Dust dissipation timescales in the intermediate and outer regions of protoplanetary disks

Abstract

Abstract Dust and gas in protoplanetary disks dissipate as central stars evolve. In order to estimate the dust dissipation timescales in the protoplanetary disks, we stacked the WISE 12 and 22, and the AKARI 90 μm survey images of known T Tauri stars and derived the average fluxes, well below the survey flux limit in the 90 μm band. We classified 4783 T Tauri stars into three age groups, which are young (<2 Myr), mid-age (2–6 Myr), and old (>6 Myr) groups, and stacked the WISE 12 and 22 and the AKARI 90 μm images in each group. The photometry of the stacked image shows the flux decay timescales of 1.4 ± 0.2, 1.38 ± 0.05, and $1.4^{+0.6}_{-0.5}\:$Myr in the 12, 22, and 90 μm bands, respectively. In optically thin disks with one-solar luminosity central stars, the 12 and 22 μm fluxes are attributed to the emission from the intermediate (∼1 au) region and the 90 μm flux corresponds to that from the outer (∼10 au) region in the disk.
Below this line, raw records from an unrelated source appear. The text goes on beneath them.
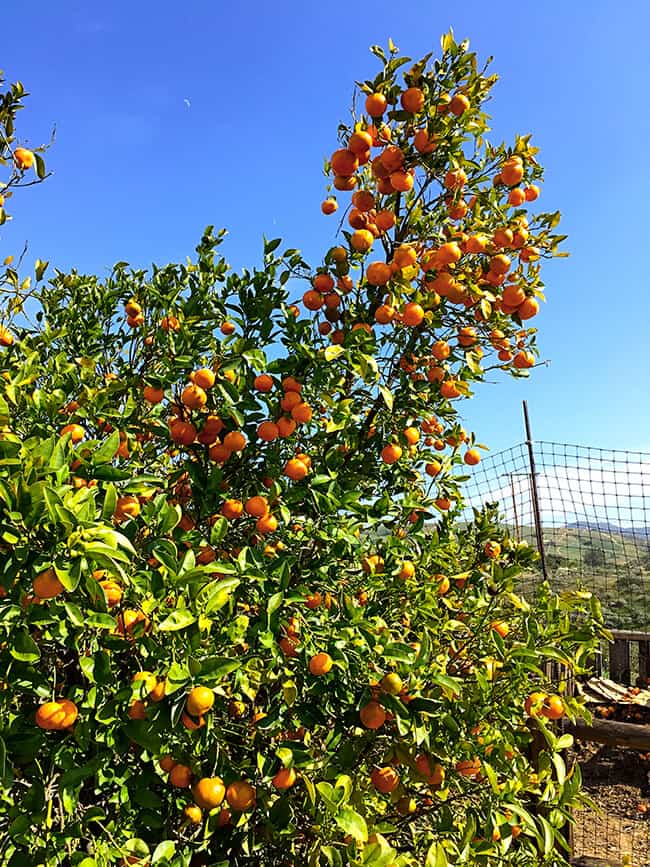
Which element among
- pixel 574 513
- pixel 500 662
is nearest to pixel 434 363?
pixel 500 662

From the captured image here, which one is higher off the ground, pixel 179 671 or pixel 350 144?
pixel 350 144

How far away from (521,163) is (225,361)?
1.17m

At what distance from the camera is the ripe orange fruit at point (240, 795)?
4.47 feet

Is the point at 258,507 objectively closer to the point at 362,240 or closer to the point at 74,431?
the point at 74,431

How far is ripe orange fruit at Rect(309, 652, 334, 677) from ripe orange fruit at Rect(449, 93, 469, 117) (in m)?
1.56

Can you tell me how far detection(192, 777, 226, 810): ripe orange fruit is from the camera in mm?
1306

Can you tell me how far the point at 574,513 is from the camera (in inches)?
240

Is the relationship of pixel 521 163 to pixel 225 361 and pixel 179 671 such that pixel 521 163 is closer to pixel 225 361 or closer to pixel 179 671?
pixel 225 361

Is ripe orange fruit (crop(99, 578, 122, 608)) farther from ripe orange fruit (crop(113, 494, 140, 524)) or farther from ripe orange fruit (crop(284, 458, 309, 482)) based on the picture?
ripe orange fruit (crop(284, 458, 309, 482))

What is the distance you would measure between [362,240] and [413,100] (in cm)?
46

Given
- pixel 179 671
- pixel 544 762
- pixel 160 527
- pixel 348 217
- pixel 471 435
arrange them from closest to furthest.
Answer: pixel 179 671, pixel 160 527, pixel 544 762, pixel 348 217, pixel 471 435

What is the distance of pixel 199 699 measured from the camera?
1091 mm

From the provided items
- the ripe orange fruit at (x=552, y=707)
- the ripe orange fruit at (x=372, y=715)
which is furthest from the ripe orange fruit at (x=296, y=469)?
the ripe orange fruit at (x=552, y=707)

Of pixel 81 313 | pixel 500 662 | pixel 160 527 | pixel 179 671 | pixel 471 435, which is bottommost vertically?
pixel 500 662
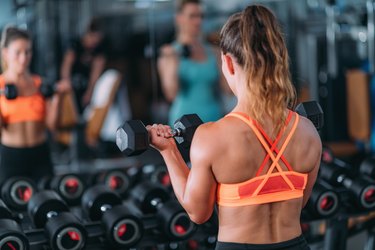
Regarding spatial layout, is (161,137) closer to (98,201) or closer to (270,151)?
(270,151)

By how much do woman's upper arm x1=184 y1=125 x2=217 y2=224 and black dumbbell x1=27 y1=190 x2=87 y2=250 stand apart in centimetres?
61

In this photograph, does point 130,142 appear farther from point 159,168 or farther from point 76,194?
point 159,168

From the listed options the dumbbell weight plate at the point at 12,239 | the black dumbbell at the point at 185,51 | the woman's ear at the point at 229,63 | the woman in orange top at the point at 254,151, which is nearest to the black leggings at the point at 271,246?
the woman in orange top at the point at 254,151

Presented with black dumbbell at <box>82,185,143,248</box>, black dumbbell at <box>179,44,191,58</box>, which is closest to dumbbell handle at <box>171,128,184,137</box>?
black dumbbell at <box>82,185,143,248</box>

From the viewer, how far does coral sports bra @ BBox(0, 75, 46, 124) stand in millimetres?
2541

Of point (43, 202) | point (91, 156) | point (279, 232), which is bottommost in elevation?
point (91, 156)

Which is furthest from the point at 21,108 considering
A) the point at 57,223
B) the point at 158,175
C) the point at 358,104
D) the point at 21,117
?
the point at 358,104

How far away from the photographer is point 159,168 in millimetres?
2674

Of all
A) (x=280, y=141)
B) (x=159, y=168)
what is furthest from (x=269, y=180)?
(x=159, y=168)

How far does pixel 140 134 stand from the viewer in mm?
1384

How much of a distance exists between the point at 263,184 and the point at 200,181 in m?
0.12

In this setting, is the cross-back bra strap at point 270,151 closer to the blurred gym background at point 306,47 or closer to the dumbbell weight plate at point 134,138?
the dumbbell weight plate at point 134,138

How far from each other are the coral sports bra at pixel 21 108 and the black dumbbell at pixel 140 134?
47.1 inches

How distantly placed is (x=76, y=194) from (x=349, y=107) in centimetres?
222
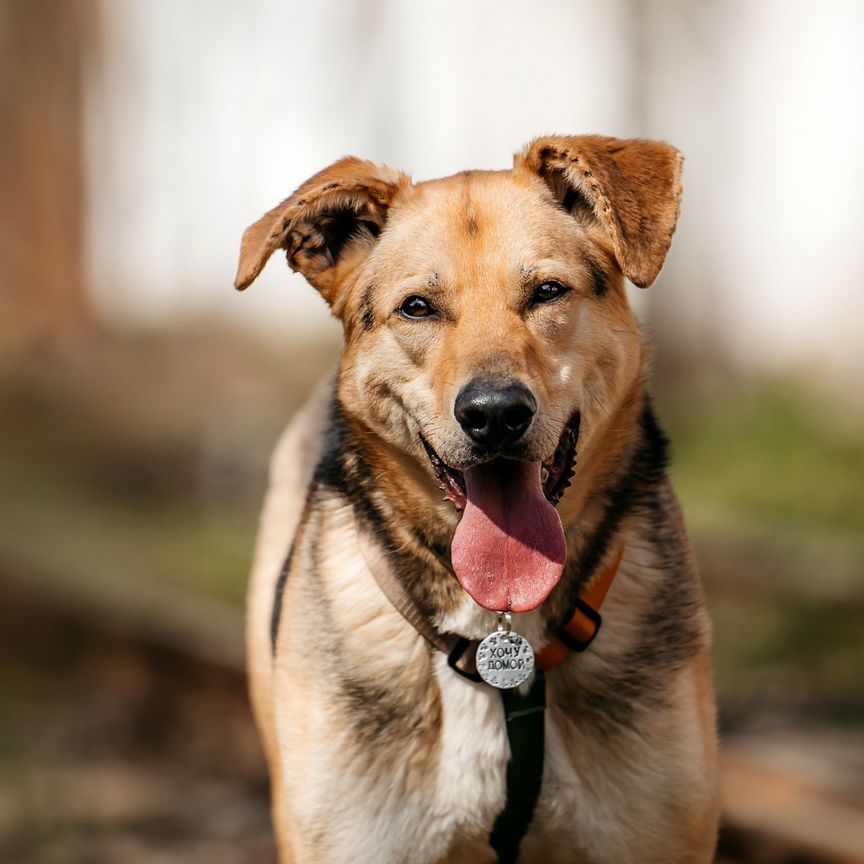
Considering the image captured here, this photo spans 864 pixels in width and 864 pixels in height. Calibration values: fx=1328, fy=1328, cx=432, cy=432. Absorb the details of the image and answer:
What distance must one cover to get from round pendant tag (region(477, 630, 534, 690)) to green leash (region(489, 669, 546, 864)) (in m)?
0.04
We hence conclude that the dust dissipation timescale is τmed,dust ∼ 1.4 Myr in the intermediate disks and is $\tau _{\rm outer,dust}= 1.4^{+0.6}_{-0.5}\:$Myr in the outer disks. The dust-dissipation time difference between the outer and intermediate disks is $\Delta \tau _{\rm dust} = \tau _{\rm outer,dust} -\tau _{\rm med,dust}=0.0^{+0.6}_{-0.5}\:$Myr, indicating that the dust in the intermediate and outer disks dissipates on almost the same timescale.